Viewing 3 replies - 1 through 3 (of 3 total)
  • Plugin Author Jason Crouse

    (@coolmann)

    Hi @kjetilk,

    Yes, Slimstat includes fingerprinting to track users more accurately than just relying on IP address and user agent. It can be turned off, if the site admin needs to comply with privacy regulation in their Country.

    However, keep in mind that this information is not shared with anyone outside the website where the plugin itself is installed. Unlike Facebook’s pixel and other social media tools, that take your fingerprint with the purpose of tracking your movements across the web, Slimstat uses this technique just to increase its accuracy. It was first implemented a few years ago after we received a request from a research group who was analyzing user behaviors on their University website, and needed a reliable way to identify these users, to have accurate data for their research.

    If your concern is that Slimstat monetizes this information and sells visitors data, please rest assured that this is not the case, and on the contrary, we pride ourselves with providing one of the most privacy-friendly analytics tools available on the market.

    I hope this answers your questions.

    Jason

    Thread Starter kjetilk

    (@kjetilk)

    Right, that is somewhat reassuring. However, the callback URL is configurable, right, so it could potentially be directed somewhere else, right? So, multiple sites could pool the callback to track users?

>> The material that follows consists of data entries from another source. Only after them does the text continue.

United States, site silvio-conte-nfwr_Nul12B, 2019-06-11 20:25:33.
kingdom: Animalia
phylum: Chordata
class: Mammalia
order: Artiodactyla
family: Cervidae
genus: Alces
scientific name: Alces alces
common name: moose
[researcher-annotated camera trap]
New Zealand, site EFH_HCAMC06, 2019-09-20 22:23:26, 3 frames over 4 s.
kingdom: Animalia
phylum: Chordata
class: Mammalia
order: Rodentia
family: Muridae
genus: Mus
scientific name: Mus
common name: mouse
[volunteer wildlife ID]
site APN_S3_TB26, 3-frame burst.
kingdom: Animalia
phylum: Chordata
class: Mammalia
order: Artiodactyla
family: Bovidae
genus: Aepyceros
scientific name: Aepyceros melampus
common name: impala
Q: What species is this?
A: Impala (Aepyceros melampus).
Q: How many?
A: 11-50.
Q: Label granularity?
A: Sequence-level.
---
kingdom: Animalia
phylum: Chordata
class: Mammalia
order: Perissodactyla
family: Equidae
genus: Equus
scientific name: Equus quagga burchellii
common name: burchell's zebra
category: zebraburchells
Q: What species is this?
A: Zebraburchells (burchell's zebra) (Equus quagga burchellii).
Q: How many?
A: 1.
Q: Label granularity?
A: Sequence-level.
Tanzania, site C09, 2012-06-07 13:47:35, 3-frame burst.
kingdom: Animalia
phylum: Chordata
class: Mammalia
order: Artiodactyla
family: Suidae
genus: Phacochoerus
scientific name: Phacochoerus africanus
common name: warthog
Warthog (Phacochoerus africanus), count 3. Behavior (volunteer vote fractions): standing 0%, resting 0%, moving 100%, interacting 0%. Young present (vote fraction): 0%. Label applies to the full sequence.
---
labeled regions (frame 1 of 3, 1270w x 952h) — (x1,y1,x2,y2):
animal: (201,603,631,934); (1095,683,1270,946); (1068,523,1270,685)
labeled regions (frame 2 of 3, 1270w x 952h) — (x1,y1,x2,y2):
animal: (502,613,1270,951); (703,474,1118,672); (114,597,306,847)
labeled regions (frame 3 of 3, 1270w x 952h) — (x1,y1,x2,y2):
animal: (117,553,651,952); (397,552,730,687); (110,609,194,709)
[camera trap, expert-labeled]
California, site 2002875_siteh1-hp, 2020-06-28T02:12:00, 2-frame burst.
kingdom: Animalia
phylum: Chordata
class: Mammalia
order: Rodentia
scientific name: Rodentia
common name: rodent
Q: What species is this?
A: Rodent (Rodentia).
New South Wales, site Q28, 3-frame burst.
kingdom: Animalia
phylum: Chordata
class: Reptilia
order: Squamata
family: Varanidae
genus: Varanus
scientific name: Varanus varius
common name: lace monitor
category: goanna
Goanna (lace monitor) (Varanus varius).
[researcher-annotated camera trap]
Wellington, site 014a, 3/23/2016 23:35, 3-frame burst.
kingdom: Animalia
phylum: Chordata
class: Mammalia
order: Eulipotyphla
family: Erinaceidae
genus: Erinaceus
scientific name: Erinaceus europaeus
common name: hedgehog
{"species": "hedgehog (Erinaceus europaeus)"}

    Also, if the same site has both sensitive and not-so-sensitive content, then it could use this to track users where users would otherwise use a incognito mode?

    soolee

    (@soolee)

    Hi Jason,

    The fact that all the data is under the control of our website, and remains only on our website, is why we use Slimstat.

    Hi kjetilk,

    I am not familiar with the callback URL, and I could not find such a setting anywhere in Slimstat’s settings, but from your description it sounds like using such a configurable option is a choice that the website would have to choose to implement.